In short: consumers get too much control over the generated SQL.

An alternative, GraphQL-friendly solution

Rather than trying to “fix” our generated SQL, we can go in the opposite direction. Instead of building complex queries with a lot of joins we’ll stick to very simple queries like these:

-- Get one thing by ID
SELECTFROM things WHERE id = $id

-- Get associated things
SELECT … FROM child_things WHERE parent_id = $thing_id LIMIT $page_size

-- Get a page of things
SELECT … FROM things WHERE created > $min_date ORDER BY created LIMIT $page_size

JOINs are not forbidden, they just need to be static. For example, things could actually be an aggregate that requires joining multiple tables together. The only dynamic parts are the actual variables ($id, $page_size, etc), and in some cases the contents of the WHERE and ORDER BY clauses to accommodate things like user-controlled sorting.

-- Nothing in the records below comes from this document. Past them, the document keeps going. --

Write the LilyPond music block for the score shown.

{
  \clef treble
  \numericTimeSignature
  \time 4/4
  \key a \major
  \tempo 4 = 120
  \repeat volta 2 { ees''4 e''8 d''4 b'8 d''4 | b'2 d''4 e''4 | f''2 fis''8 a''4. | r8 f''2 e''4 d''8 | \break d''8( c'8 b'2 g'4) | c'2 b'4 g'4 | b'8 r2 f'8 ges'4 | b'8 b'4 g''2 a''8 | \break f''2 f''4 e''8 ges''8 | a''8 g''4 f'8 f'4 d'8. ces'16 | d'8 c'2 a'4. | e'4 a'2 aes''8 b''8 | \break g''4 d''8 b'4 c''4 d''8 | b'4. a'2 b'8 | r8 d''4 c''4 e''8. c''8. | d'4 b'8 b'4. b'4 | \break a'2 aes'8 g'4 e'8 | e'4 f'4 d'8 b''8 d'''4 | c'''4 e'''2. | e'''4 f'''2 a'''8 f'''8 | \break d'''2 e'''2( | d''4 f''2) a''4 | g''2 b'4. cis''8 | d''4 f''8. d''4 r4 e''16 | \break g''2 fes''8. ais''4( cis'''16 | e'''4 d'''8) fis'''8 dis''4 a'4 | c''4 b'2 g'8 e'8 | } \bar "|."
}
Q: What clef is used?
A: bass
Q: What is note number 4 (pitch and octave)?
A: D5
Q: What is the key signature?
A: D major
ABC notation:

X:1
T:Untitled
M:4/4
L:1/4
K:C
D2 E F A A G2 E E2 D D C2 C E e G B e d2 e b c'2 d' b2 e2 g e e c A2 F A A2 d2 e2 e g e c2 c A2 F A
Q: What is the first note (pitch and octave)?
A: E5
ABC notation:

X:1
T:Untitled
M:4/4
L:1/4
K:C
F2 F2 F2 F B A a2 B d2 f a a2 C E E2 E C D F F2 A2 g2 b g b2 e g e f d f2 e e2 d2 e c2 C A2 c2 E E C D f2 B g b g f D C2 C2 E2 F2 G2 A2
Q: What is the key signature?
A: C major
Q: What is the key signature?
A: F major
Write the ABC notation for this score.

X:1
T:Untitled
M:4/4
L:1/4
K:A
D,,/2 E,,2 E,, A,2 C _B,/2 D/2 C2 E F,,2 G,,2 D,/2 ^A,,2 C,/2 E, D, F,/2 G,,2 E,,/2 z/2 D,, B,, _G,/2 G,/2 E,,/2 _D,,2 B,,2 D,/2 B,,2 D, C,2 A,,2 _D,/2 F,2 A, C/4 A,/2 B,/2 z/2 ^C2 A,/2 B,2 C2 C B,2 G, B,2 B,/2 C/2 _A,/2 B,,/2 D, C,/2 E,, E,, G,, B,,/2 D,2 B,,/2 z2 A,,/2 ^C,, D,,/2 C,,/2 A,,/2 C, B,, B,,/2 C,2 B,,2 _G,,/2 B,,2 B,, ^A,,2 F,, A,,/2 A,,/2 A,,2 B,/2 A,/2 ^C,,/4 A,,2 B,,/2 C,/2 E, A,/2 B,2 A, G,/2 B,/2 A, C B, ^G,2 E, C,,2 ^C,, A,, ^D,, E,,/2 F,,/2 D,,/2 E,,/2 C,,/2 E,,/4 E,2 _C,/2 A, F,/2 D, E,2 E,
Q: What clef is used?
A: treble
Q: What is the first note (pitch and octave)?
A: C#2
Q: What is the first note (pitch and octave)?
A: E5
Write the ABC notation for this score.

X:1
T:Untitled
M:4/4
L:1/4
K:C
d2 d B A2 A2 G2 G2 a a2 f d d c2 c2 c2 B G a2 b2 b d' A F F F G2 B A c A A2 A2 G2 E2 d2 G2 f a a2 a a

The benefit of keeping data fetch operations nice and simple is that there are a lot of optimization opportunities. Even though there are still N+1 calls to resolver functions, the database doesn’t need to be hit nearly as frequently.

Optimizations

Memoization

In Node.js this can be accomplished with the library dataloader. Memoization is a type of caching where a function’s return value is cached for a given set of inputs. This means that if there are many calls to resolveGroupById, it will only execute once per unique group ID and then reuse the value. The cached value only needs to live for the duration of the request (or one event loop iteration in JS) in order to be useful. In some use cases, this doesn’t help at all but in others, it massively reduces the number of database calls. Imagine loading 100 users with their group, but the only groups are “admins” and “users”. There would be one query to load the users and a maximum of two queries to load the groups because there is a lot of repetition.

Batching

This can also be accomplished with dataloader. In an N+1 database query situation, the N queries may be batchable. Instead of calling resolveGroupById once per group, call resolveManyGroupsById once with the list of unique IDs. The result could be many SELECT statements in a single round trip. It could also generate a single SELECT:

SELECT … FROM groups WHERE id IN ($id_1, $id_2, …)

Database caching

A simpler database interface, where data is only fetched by ID or listed with a simple filter, means fewer unique query plans. That also means query plans are more likely to be cached and less RAM is required to cache actual data in memory. Not all databases work the same, but in general, in-database caching features work better with fewer unique queries.

Application layer caching

This refers to a cache layer that sits somewhere in between the web API and the actual database.  It probably involves storing data in in-process memory, or in an external cache database like Redis or Memcached. With predictable queries, it is easier to define aggregates that can be fetched only by ID. Since there are likely a ton of GetThingById calls, all that’s needed is a key/value store, as long as there is a reasonable way to invalidate the cache when needed. Ideally, all writes are encapsulated by the API so that InvalidateThingById can be called whenever something changes.

Wrapping up

It turns out that the ostensibly naive approach of calling many resolvers for a single request actually scales pretty well, as long as you are willing to invest some effort into the data access layer that sits between the resolver functions and the database itself. The alternative solution of generating complex, dynamic SQL actually ends up putting complexity in the wrong place and creates more problems for an application that needs to scale well. The best part about this conclusion is that it makes total sense to start out with the simplest possible implementation and then add in the optimizations only if, or when, they are needed, without undoing any previous work.